When comparing the firms above, useful points of distinction include whether the office shows genuine nursing-home-specific depth (the resident Bill of Rights, the 42 CFR Part 483 federal standard, the negligence-versus-malpractice distinction, the specific neglect injuries) versus a general injury practice, whether nursing home work is a concentrated focus or one area among many, whether it is a single Atlanta-area office or a multi-office firm, and the size and tenure of the attorney team. None of the entries here is endorsed or ranked; the list is a verified starting point for an Atlanta family’s own research.

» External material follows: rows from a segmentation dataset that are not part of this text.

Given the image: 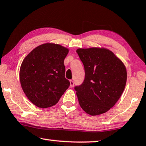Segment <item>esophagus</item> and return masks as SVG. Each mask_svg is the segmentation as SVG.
I'll return each mask as SVG.
<instances>
[{
    "label": "esophagus",
    "instance_id": "34e87169",
    "mask_svg": "<svg viewBox=\"0 0 146 146\" xmlns=\"http://www.w3.org/2000/svg\"><path fill=\"white\" fill-rule=\"evenodd\" d=\"M74 86V81H73V80H70V87H73Z\"/></svg>",
    "mask_w": 146,
    "mask_h": 146
}]
</instances>
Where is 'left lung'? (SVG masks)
Returning a JSON list of instances; mask_svg holds the SVG:
<instances>
[{
    "mask_svg": "<svg viewBox=\"0 0 146 146\" xmlns=\"http://www.w3.org/2000/svg\"><path fill=\"white\" fill-rule=\"evenodd\" d=\"M77 53L85 73L83 83L74 88L80 106L91 116L103 114L116 103L124 91L126 67L107 49H78Z\"/></svg>",
    "mask_w": 146,
    "mask_h": 146,
    "instance_id": "1",
    "label": "left lung"
}]
</instances>
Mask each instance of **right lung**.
Masks as SVG:
<instances>
[{
	"label": "right lung",
	"instance_id": "add662e5",
	"mask_svg": "<svg viewBox=\"0 0 146 146\" xmlns=\"http://www.w3.org/2000/svg\"><path fill=\"white\" fill-rule=\"evenodd\" d=\"M68 49L44 44L34 49L22 61L20 80L28 99L38 107H51L58 102L70 82L65 77L64 59Z\"/></svg>",
	"mask_w": 146,
	"mask_h": 146
}]
</instances>
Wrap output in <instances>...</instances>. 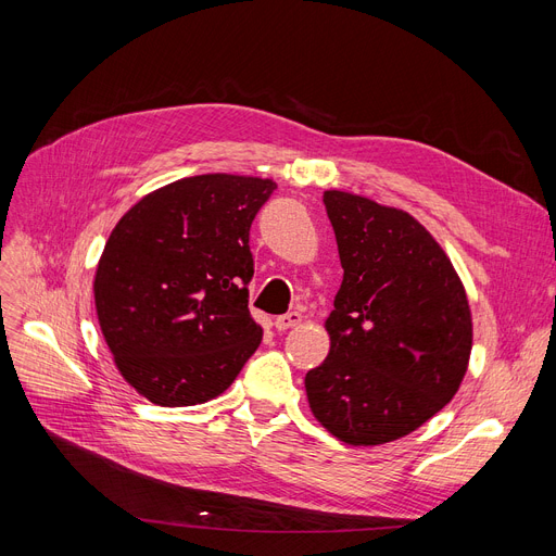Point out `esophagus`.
Returning a JSON list of instances; mask_svg holds the SVG:
<instances>
[{"label":"esophagus","instance_id":"34e87169","mask_svg":"<svg viewBox=\"0 0 556 556\" xmlns=\"http://www.w3.org/2000/svg\"><path fill=\"white\" fill-rule=\"evenodd\" d=\"M303 321V314L301 312H287V314H282V316H278V319L274 321V326H276V330H289V328H294V326H299Z\"/></svg>","mask_w":556,"mask_h":556}]
</instances>
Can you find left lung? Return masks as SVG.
I'll use <instances>...</instances> for the list:
<instances>
[{
  "label": "left lung",
  "instance_id": "obj_1",
  "mask_svg": "<svg viewBox=\"0 0 556 556\" xmlns=\"http://www.w3.org/2000/svg\"><path fill=\"white\" fill-rule=\"evenodd\" d=\"M343 280L326 319L330 353L305 376L314 418L349 445L401 439L457 393L472 349L451 257L405 210L324 192Z\"/></svg>",
  "mask_w": 556,
  "mask_h": 556
}]
</instances>
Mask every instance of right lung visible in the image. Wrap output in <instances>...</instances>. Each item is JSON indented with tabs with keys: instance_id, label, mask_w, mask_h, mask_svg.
I'll return each instance as SVG.
<instances>
[{
	"instance_id": "1",
	"label": "right lung",
	"mask_w": 556,
	"mask_h": 556,
	"mask_svg": "<svg viewBox=\"0 0 556 556\" xmlns=\"http://www.w3.org/2000/svg\"><path fill=\"white\" fill-rule=\"evenodd\" d=\"M271 178L201 174L142 197L97 264L94 305L117 371L147 401L224 393L262 341L249 312V230Z\"/></svg>"
}]
</instances>
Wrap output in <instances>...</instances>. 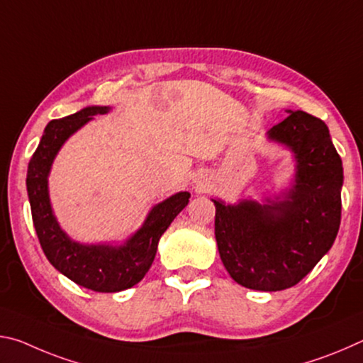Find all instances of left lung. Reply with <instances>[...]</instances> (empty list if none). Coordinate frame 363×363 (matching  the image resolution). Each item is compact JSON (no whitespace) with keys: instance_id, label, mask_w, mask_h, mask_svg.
Returning <instances> with one entry per match:
<instances>
[{"instance_id":"8db88e82","label":"left lung","mask_w":363,"mask_h":363,"mask_svg":"<svg viewBox=\"0 0 363 363\" xmlns=\"http://www.w3.org/2000/svg\"><path fill=\"white\" fill-rule=\"evenodd\" d=\"M286 112L267 133L296 155V181L286 199L235 206L214 200L220 259L230 277L251 290L299 284L331 248L341 224L342 163L328 128L303 110Z\"/></svg>"}]
</instances>
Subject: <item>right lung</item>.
<instances>
[{"instance_id": "1", "label": "right lung", "mask_w": 363, "mask_h": 363, "mask_svg": "<svg viewBox=\"0 0 363 363\" xmlns=\"http://www.w3.org/2000/svg\"><path fill=\"white\" fill-rule=\"evenodd\" d=\"M108 107H86L60 120L48 123L27 171V192L33 225L48 261L60 274L88 290L115 293L131 288L144 279L155 259L160 237L189 203L190 194L179 192L158 203L144 225L120 248L72 242L54 218L48 196V174L60 145L93 116L107 113Z\"/></svg>"}]
</instances>
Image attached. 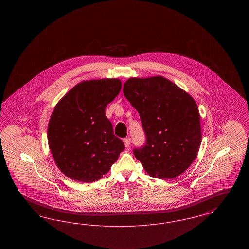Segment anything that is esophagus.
<instances>
[{"label":"esophagus","instance_id":"esophagus-1","mask_svg":"<svg viewBox=\"0 0 249 249\" xmlns=\"http://www.w3.org/2000/svg\"><path fill=\"white\" fill-rule=\"evenodd\" d=\"M123 142H124V144H125V146L128 148L129 146H130V137H127V138H125L124 140H123Z\"/></svg>","mask_w":249,"mask_h":249}]
</instances>
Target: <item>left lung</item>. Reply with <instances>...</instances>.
Instances as JSON below:
<instances>
[{"mask_svg": "<svg viewBox=\"0 0 249 249\" xmlns=\"http://www.w3.org/2000/svg\"><path fill=\"white\" fill-rule=\"evenodd\" d=\"M123 93L141 118L145 144L133 154L145 172L173 179L193 162L201 142L200 113L194 99L163 76L131 77Z\"/></svg>", "mask_w": 249, "mask_h": 249, "instance_id": "8db88e82", "label": "left lung"}]
</instances>
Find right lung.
Segmentation results:
<instances>
[{
	"instance_id": "right-lung-1",
	"label": "right lung",
	"mask_w": 249,
	"mask_h": 249,
	"mask_svg": "<svg viewBox=\"0 0 249 249\" xmlns=\"http://www.w3.org/2000/svg\"><path fill=\"white\" fill-rule=\"evenodd\" d=\"M121 86L116 78L82 81L56 105L48 122V145L66 177L84 183L97 181L124 150L106 117L107 106L119 95Z\"/></svg>"
}]
</instances>
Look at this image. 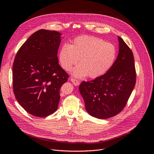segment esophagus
<instances>
[{"mask_svg": "<svg viewBox=\"0 0 154 154\" xmlns=\"http://www.w3.org/2000/svg\"><path fill=\"white\" fill-rule=\"evenodd\" d=\"M70 80L73 83V84L75 86H78L80 85V82L79 80H77V79H75L74 78H71Z\"/></svg>", "mask_w": 154, "mask_h": 154, "instance_id": "obj_1", "label": "esophagus"}]
</instances>
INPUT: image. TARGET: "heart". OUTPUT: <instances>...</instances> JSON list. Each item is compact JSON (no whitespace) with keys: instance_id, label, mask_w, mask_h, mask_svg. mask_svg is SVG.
I'll use <instances>...</instances> for the list:
<instances>
[{"instance_id":"obj_1","label":"heart","mask_w":154,"mask_h":154,"mask_svg":"<svg viewBox=\"0 0 154 154\" xmlns=\"http://www.w3.org/2000/svg\"><path fill=\"white\" fill-rule=\"evenodd\" d=\"M116 51L113 44L91 36H81L75 38L72 45L65 43L59 52L61 66L69 71L76 64L72 71L76 77L88 75L90 78H96L105 74L113 64Z\"/></svg>"}]
</instances>
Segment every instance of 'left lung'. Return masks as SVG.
Here are the masks:
<instances>
[{
  "label": "left lung",
  "instance_id": "left-lung-1",
  "mask_svg": "<svg viewBox=\"0 0 154 154\" xmlns=\"http://www.w3.org/2000/svg\"><path fill=\"white\" fill-rule=\"evenodd\" d=\"M119 54L112 67L94 80L83 81L79 90L87 112L99 119L119 114L125 106L136 83L133 52L118 36Z\"/></svg>",
  "mask_w": 154,
  "mask_h": 154
}]
</instances>
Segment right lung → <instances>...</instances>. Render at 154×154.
<instances>
[{"instance_id":"add662e5","label":"right lung","mask_w":154,"mask_h":154,"mask_svg":"<svg viewBox=\"0 0 154 154\" xmlns=\"http://www.w3.org/2000/svg\"><path fill=\"white\" fill-rule=\"evenodd\" d=\"M61 33L41 29L33 33L18 50L13 65V88L25 110L46 117L57 109L60 90L68 74L58 63Z\"/></svg>"}]
</instances>
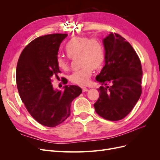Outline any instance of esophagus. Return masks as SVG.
Instances as JSON below:
<instances>
[{"label": "esophagus", "mask_w": 160, "mask_h": 160, "mask_svg": "<svg viewBox=\"0 0 160 160\" xmlns=\"http://www.w3.org/2000/svg\"><path fill=\"white\" fill-rule=\"evenodd\" d=\"M88 89L86 88H82V91H83V92H87L88 91Z\"/></svg>", "instance_id": "1"}]
</instances>
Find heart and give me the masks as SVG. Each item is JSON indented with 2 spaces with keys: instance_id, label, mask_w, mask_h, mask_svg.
I'll list each match as a JSON object with an SVG mask.
<instances>
[{
  "instance_id": "1",
  "label": "heart",
  "mask_w": 160,
  "mask_h": 160,
  "mask_svg": "<svg viewBox=\"0 0 160 160\" xmlns=\"http://www.w3.org/2000/svg\"><path fill=\"white\" fill-rule=\"evenodd\" d=\"M65 50L71 59L80 58V63L83 67L81 71L75 72L70 75V81L75 85H88L90 83L93 68H99L104 62L105 54L102 45L94 38L77 37L67 43ZM56 63L61 70L67 71L70 68L69 60L61 55L57 57Z\"/></svg>"
}]
</instances>
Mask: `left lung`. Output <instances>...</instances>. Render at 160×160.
Wrapping results in <instances>:
<instances>
[{
    "instance_id": "obj_1",
    "label": "left lung",
    "mask_w": 160,
    "mask_h": 160,
    "mask_svg": "<svg viewBox=\"0 0 160 160\" xmlns=\"http://www.w3.org/2000/svg\"><path fill=\"white\" fill-rule=\"evenodd\" d=\"M105 64L96 80L102 85L94 104L96 113L109 121L127 116L142 92L141 61L130 43L119 34L111 32L103 39Z\"/></svg>"
}]
</instances>
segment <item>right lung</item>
<instances>
[{
  "instance_id": "1",
  "label": "right lung",
  "mask_w": 160,
  "mask_h": 160,
  "mask_svg": "<svg viewBox=\"0 0 160 160\" xmlns=\"http://www.w3.org/2000/svg\"><path fill=\"white\" fill-rule=\"evenodd\" d=\"M67 34L38 37L25 47L19 57L16 81L19 95L28 112L40 124L53 128L71 114V102L81 93L78 86L65 85V91H55L51 84L59 68L56 59L61 42ZM64 85L67 80H62Z\"/></svg>"
}]
</instances>
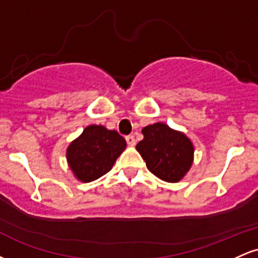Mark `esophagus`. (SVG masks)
<instances>
[{"label": "esophagus", "instance_id": "34e87169", "mask_svg": "<svg viewBox=\"0 0 258 258\" xmlns=\"http://www.w3.org/2000/svg\"><path fill=\"white\" fill-rule=\"evenodd\" d=\"M126 142H127V144H128V146H131V147L135 146V144H136L135 136H132V135L127 136V137H126Z\"/></svg>", "mask_w": 258, "mask_h": 258}]
</instances>
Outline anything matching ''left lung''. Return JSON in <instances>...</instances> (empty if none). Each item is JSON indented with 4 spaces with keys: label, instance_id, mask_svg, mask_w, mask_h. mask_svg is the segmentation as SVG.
Listing matches in <instances>:
<instances>
[{
    "label": "left lung",
    "instance_id": "obj_1",
    "mask_svg": "<svg viewBox=\"0 0 258 258\" xmlns=\"http://www.w3.org/2000/svg\"><path fill=\"white\" fill-rule=\"evenodd\" d=\"M142 133L144 138L136 149L146 161L148 170L165 182L177 183L183 179L194 160L190 139L162 122L146 126Z\"/></svg>",
    "mask_w": 258,
    "mask_h": 258
}]
</instances>
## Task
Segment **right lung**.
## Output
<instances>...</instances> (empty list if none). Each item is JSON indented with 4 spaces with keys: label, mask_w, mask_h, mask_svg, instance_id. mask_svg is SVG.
I'll use <instances>...</instances> for the list:
<instances>
[{
    "label": "right lung",
    "mask_w": 258,
    "mask_h": 258,
    "mask_svg": "<svg viewBox=\"0 0 258 258\" xmlns=\"http://www.w3.org/2000/svg\"><path fill=\"white\" fill-rule=\"evenodd\" d=\"M125 149V138L116 131L90 125L69 144L67 161L76 179L88 183L109 172Z\"/></svg>",
    "instance_id": "right-lung-1"
}]
</instances>
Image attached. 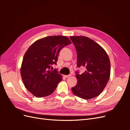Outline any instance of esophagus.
Here are the masks:
<instances>
[{"instance_id": "34e87169", "label": "esophagus", "mask_w": 130, "mask_h": 130, "mask_svg": "<svg viewBox=\"0 0 130 130\" xmlns=\"http://www.w3.org/2000/svg\"><path fill=\"white\" fill-rule=\"evenodd\" d=\"M72 76V74H69V75H64V76L66 77V78H68V77H69Z\"/></svg>"}]
</instances>
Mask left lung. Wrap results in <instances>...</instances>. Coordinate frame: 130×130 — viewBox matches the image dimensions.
<instances>
[{"label":"left lung","mask_w":130,"mask_h":130,"mask_svg":"<svg viewBox=\"0 0 130 130\" xmlns=\"http://www.w3.org/2000/svg\"><path fill=\"white\" fill-rule=\"evenodd\" d=\"M77 52V66L85 72H76L77 84L72 88L76 96L90 99L98 96L107 85L111 73V63L106 51L95 41L86 36H70Z\"/></svg>","instance_id":"1"}]
</instances>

Note: This list is not a ranking and makes no “best” claim. Many more attorneys handle nursing home abuse cases in the area. The five firms above are verified records, each confirmed from a dedicated nursing home abuse or neglect page on the firm’s own official website (the Web link for each entry points to that page, not just the home page). Where a street address is not published on the firm’s own site, it is omitted rather than taken from a third-party listing. Firm-reported results have not been independently confirmed against court records. This directory is general information about Georgia law and individual firms, not legal advice, and it does not create an attorney-client relationship; the legal points summarized here reflect general Georgia law as of the date below and can change or be affected by recent reforms, so an injured person should confirm how current law applies to their own situation with a licensed Georgia attorney. Data current as of June 6, 2026.